Il vero significato della parola “indie”. Spesso, il cinema indipendente americano è ormai sinonimo di storie leggere raccontate con stili peculiari o una scrittura brillante, oppure di film verità dal linguaggio crudo ma in fondo ancorati, consapevolmente o meno, ai modelli hollywoodiani. Dunque archi narrativi di redenzione e tutto il pacchetto. Tutto ciò è completamente assente in Krisha, dramma diretto, scritto e interpretato da Trey Edward Shults al suo debutto nel lungometraggio (il film è tratto da un suo stesso corto). Krisha è il nome della protagonista, di cui Shults interpreta il figlio abbandonato Trey). È interpretata da Krisha Fairchild e sì, quasi tutti i personaggi mantengono il nome degli attori che li interpretano.

La storia vede Krisha, una donna sessantenne con grossi problemi psichici ed emotivi, tornare a casa della sorella per festeggiare il Giorno del Ringraziamento. Lì trova una galleria di parenti che vede saltuariamente e soprattutto il già citato figlio che, molti anni prima, aveva lasciato alla sorella per scappare dalla vita di madre. Un bel quadretto che, in qualunque altro film americano mainstream, sarebbe stato trattato con il solito canovaccio di caduta e risalita, e un misto di dramma e buoni sentimenti per chiudere tutto in bellezza e assicurarsi di accontentare il pubblico generalista e non toccare uno dei capisaldi della cultura americana, vale a dire la famiglia.

Per fortuna che Krisha non è un qualunque altro film americano mainstream, è un vero indie come si dovrebbe sempre intendere. È un film scagliato ai cento all'ora contro ogni possibile cliché, intento a una disamina spietata di una famiglia disfunzionale e della sua protagonista, una depressa autolesionista innamorata della bottiglia e incapace di rimettere in sesto la propria vita. Ma non appena si insinua il dubbio che Shults voglia, troppo comodamente, puntare il dito sulla pecora nera, ecco che il punto di vista si ribalta: non è solo colpa di Krisha, ma di una famiglia che non le ha mai dato ascolto quando chiedeva aiuto, prigioniera del proprio perbenismo e troppo intenta a guardarla dall'alto in basso e scuotere la testa con aria di disapprovazione. Non c'è uno dei personaggi che si salvi, ma nessuno che sia negativo in maniera caricaturale: è semplicemente tutto reale, quella che vediamo è una vera famiglia, i dialoghi sono scritti e recitati con estrema naturalezza.
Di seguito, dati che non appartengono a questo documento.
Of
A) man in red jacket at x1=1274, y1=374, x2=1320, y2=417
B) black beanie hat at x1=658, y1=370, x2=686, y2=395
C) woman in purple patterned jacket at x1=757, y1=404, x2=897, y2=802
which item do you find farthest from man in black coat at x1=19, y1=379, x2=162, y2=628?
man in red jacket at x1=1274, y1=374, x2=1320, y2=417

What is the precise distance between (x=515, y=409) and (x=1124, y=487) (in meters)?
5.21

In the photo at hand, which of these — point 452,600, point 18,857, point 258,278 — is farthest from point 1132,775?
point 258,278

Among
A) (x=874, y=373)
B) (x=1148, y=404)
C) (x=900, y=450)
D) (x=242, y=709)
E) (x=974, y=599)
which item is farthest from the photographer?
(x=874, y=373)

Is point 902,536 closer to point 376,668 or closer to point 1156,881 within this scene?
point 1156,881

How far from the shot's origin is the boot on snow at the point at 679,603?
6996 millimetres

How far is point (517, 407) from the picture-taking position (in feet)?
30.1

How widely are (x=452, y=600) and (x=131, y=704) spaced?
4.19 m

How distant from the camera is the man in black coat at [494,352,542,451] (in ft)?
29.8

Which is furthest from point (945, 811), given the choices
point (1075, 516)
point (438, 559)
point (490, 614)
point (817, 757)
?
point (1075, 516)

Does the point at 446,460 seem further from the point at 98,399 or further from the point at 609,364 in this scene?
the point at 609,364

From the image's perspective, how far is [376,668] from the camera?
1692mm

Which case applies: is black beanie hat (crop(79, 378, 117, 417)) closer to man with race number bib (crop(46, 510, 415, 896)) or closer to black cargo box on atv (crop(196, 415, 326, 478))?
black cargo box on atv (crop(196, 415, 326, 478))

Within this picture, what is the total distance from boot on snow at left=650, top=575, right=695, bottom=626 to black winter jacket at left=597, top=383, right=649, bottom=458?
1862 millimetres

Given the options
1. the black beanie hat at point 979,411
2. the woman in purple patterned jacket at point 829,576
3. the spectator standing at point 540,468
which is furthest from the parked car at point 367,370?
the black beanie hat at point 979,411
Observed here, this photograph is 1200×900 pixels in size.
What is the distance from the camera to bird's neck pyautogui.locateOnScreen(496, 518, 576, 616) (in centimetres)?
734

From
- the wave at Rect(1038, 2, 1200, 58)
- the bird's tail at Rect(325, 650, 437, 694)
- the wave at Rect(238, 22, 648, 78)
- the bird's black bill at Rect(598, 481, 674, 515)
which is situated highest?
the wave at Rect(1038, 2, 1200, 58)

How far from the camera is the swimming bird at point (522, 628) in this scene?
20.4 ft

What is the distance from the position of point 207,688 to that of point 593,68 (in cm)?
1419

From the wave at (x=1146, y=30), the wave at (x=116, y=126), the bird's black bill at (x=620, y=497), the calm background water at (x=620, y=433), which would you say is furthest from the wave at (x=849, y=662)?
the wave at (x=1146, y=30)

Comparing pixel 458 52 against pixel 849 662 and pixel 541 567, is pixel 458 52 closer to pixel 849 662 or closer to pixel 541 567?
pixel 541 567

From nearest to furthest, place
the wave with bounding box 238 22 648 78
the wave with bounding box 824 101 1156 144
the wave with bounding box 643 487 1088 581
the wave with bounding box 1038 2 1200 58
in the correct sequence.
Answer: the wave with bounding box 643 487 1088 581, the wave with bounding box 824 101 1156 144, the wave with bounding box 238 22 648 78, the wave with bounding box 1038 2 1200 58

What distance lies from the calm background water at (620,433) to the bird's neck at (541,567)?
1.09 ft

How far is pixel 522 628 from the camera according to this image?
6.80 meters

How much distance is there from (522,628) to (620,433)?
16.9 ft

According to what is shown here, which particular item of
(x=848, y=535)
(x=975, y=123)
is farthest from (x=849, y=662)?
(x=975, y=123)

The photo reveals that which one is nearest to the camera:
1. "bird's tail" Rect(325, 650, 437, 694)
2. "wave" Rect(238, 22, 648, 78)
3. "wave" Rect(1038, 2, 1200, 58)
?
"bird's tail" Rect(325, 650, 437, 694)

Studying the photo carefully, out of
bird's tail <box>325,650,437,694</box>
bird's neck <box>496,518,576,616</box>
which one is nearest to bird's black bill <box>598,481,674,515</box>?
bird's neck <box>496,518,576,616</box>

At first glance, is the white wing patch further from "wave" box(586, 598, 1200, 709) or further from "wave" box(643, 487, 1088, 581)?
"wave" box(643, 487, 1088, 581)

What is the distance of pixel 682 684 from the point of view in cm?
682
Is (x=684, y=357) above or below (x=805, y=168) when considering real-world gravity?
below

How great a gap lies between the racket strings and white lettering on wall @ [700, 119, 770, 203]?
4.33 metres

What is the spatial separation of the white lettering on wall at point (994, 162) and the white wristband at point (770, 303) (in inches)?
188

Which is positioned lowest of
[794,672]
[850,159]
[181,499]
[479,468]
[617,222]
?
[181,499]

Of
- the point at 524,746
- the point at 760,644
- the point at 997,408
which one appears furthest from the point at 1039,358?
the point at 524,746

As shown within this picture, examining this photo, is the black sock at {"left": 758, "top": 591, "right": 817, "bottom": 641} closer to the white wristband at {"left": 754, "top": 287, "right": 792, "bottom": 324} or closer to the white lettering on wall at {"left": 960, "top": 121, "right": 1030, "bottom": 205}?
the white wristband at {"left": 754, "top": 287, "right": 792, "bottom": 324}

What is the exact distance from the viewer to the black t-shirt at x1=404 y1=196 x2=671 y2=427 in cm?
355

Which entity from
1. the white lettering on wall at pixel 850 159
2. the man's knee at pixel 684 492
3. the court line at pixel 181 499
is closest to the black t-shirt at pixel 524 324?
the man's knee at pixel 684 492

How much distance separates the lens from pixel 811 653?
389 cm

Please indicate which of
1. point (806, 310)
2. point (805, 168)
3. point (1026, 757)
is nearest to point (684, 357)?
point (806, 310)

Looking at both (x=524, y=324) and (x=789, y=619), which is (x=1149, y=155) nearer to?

Geniale, da questo punto di vista, l'idea di filmare tutto come fosse un thriller d'atmosfera, una sorta di horror psichiatrico che mescola una colonna sonora martellante e un montaggio rapido per infondere allo spettatore una sensazione di malessere e vertigine, di disagio fortissimo ancora prima che i problemi dietro questa riunione di famiglia vengano svelati. Il finale è un pugno nello stomaco secco, senza alcuna possibile redenzione o soluzione facile di problemi repressi per troppo tempo. Come nella vita vera, non c'è nessun abbraccio collettivo intorno al tacchino farcito: solo rimorsi e il senso inesorabile del tempo che passa senza che si riesca a combinare nulla di buono.